#### Extracted material ####

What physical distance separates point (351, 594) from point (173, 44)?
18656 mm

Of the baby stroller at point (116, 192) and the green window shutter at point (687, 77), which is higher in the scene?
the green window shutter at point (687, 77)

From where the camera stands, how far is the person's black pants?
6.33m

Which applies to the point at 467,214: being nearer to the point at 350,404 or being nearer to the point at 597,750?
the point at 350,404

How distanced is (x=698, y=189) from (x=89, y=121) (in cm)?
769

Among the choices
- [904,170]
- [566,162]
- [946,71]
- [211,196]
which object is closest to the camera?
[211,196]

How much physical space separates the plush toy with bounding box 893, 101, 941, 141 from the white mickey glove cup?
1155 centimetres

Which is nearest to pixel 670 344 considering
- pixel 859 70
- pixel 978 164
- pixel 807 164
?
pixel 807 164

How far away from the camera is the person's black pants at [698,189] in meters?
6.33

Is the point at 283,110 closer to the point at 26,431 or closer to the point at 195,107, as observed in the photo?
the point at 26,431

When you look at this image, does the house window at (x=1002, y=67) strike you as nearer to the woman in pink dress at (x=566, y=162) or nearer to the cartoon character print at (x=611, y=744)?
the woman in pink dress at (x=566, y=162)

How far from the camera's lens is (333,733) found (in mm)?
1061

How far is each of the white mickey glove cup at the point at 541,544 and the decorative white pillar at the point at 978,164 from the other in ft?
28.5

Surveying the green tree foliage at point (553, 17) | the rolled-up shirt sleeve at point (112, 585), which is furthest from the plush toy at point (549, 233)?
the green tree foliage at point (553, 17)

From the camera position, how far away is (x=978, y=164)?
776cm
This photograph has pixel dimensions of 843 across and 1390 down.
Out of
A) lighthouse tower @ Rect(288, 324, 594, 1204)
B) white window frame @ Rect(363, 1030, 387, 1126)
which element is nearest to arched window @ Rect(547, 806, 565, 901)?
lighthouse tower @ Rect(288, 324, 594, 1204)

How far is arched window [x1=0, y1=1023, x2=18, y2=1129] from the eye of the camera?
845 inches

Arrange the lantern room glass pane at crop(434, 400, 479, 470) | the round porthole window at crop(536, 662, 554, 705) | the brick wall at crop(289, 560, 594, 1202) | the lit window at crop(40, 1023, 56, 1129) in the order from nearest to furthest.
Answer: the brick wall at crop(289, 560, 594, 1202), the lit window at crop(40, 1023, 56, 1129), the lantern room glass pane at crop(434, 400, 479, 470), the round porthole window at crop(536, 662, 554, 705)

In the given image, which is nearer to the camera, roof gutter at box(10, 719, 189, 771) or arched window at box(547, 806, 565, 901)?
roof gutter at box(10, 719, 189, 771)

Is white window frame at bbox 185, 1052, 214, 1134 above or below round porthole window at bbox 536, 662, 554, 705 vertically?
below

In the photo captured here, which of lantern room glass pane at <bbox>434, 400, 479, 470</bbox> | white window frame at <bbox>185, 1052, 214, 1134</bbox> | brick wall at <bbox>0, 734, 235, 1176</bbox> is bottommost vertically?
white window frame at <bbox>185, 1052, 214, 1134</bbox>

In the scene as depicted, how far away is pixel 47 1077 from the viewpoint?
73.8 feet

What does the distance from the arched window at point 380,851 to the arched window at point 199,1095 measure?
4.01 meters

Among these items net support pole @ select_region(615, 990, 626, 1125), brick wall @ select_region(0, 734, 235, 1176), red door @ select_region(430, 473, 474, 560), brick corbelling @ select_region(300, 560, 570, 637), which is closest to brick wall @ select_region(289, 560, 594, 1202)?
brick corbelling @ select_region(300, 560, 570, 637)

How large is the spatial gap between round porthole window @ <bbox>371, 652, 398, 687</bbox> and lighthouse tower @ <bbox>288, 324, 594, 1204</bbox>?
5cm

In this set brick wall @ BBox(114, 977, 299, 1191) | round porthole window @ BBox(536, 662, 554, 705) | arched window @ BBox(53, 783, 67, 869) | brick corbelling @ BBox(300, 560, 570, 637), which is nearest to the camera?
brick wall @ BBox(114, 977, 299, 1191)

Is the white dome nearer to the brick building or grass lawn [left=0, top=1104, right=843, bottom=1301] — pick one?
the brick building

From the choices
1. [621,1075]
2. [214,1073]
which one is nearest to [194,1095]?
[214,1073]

####

§ Task description: Can you reproduce the entire listing above line for line, with no changes?

§ Answer in full:
What physical distance separates point (351, 594) from point (173, 44)?
18656 mm

Of the baby stroller at point (116, 192) and the green window shutter at point (687, 77), which is higher in the scene?
the green window shutter at point (687, 77)

From where the camera stands, how far is the person's black pants?
6.33m

Which applies to the point at 467,214: being nearer to the point at 350,404 or being nearer to the point at 597,750?
the point at 350,404

How distanced is (x=698, y=189) from (x=89, y=121) (in cm)?
769

Among the choices
- [904,170]
- [566,162]
- [946,71]
- [211,196]
which object is closest to the camera?
[211,196]

How much physical space separates the plush toy with bounding box 893, 101, 941, 141 from the white mickey glove cup?
1155 centimetres

Which is nearest to pixel 670 344 considering
- pixel 859 70
- pixel 978 164
- pixel 807 164
?
pixel 807 164

How far away from the camera is the person's black pants at [698,189] in meters?
6.33

Is the point at 283,110 closer to the point at 26,431 or closer to the point at 195,107, as observed in the photo?
the point at 26,431

When you look at this image, does the house window at (x=1002, y=67) strike you as nearer to the woman in pink dress at (x=566, y=162) or nearer to the cartoon character print at (x=611, y=744)?
the woman in pink dress at (x=566, y=162)

How far from the camera's lens is (333,733) found (in mm)?
1061

How far is each of the white mickey glove cup at the point at 541,544 and the decorative white pillar at the point at 978,164 from the other in ft?
28.5

Surveying the green tree foliage at point (553, 17) | the rolled-up shirt sleeve at point (112, 585), which is furthest from the plush toy at point (549, 233)?
the green tree foliage at point (553, 17)

From the camera position, how far away is (x=978, y=164)?
776cm
This photograph has pixel dimensions of 843 across and 1390 down.
Out of
A) lighthouse tower @ Rect(288, 324, 594, 1204)
B) white window frame @ Rect(363, 1030, 387, 1126)
which element is nearest to arched window @ Rect(547, 806, 565, 901)?
lighthouse tower @ Rect(288, 324, 594, 1204)

How far is arched window [x1=0, y1=1023, x2=18, y2=1129] from the eye of the camera?
845 inches

Arrange the lantern room glass pane at crop(434, 400, 479, 470) | the round porthole window at crop(536, 662, 554, 705) | the brick wall at crop(289, 560, 594, 1202) | the lit window at crop(40, 1023, 56, 1129) in the order from nearest to furthest.
Answer: the brick wall at crop(289, 560, 594, 1202), the lit window at crop(40, 1023, 56, 1129), the lantern room glass pane at crop(434, 400, 479, 470), the round porthole window at crop(536, 662, 554, 705)

In the given image, which is nearer to the camera, roof gutter at box(10, 719, 189, 771) or arched window at box(547, 806, 565, 901)?
roof gutter at box(10, 719, 189, 771)

Is white window frame at bbox 185, 1052, 214, 1134 above or below round porthole window at bbox 536, 662, 554, 705 vertically?
below

In the photo captured here, which of lantern room glass pane at <bbox>434, 400, 479, 470</bbox> | white window frame at <bbox>185, 1052, 214, 1134</bbox> | brick wall at <bbox>0, 734, 235, 1176</bbox> is bottommost vertically?
white window frame at <bbox>185, 1052, 214, 1134</bbox>

In the scene as depicted, how far away is pixel 47 1077 from the viewpoint?
73.8 feet

What does the distance from the arched window at point 380,851 to the arched window at point 199,1095 measure?
4.01 meters

Among these items net support pole @ select_region(615, 990, 626, 1125), brick wall @ select_region(0, 734, 235, 1176), red door @ select_region(430, 473, 474, 560), brick corbelling @ select_region(300, 560, 570, 637), which is closest to brick wall @ select_region(289, 560, 594, 1202)?
brick corbelling @ select_region(300, 560, 570, 637)

How large is the spatial gap between round porthole window @ <bbox>371, 652, 398, 687</bbox> and lighthouse tower @ <bbox>288, 324, 594, 1204</bbox>?
5cm

In this set brick wall @ BBox(114, 977, 299, 1191) | round porthole window @ BBox(536, 662, 554, 705) | arched window @ BBox(53, 783, 67, 869) | brick corbelling @ BBox(300, 560, 570, 637), which is nearest to the camera?
brick wall @ BBox(114, 977, 299, 1191)

Is the white dome nearer to the brick building or grass lawn [left=0, top=1104, right=843, bottom=1301] — pick one?
the brick building

From the choices
1. [621,1075]
2. [214,1073]
which one is nearest to [194,1095]?
[214,1073]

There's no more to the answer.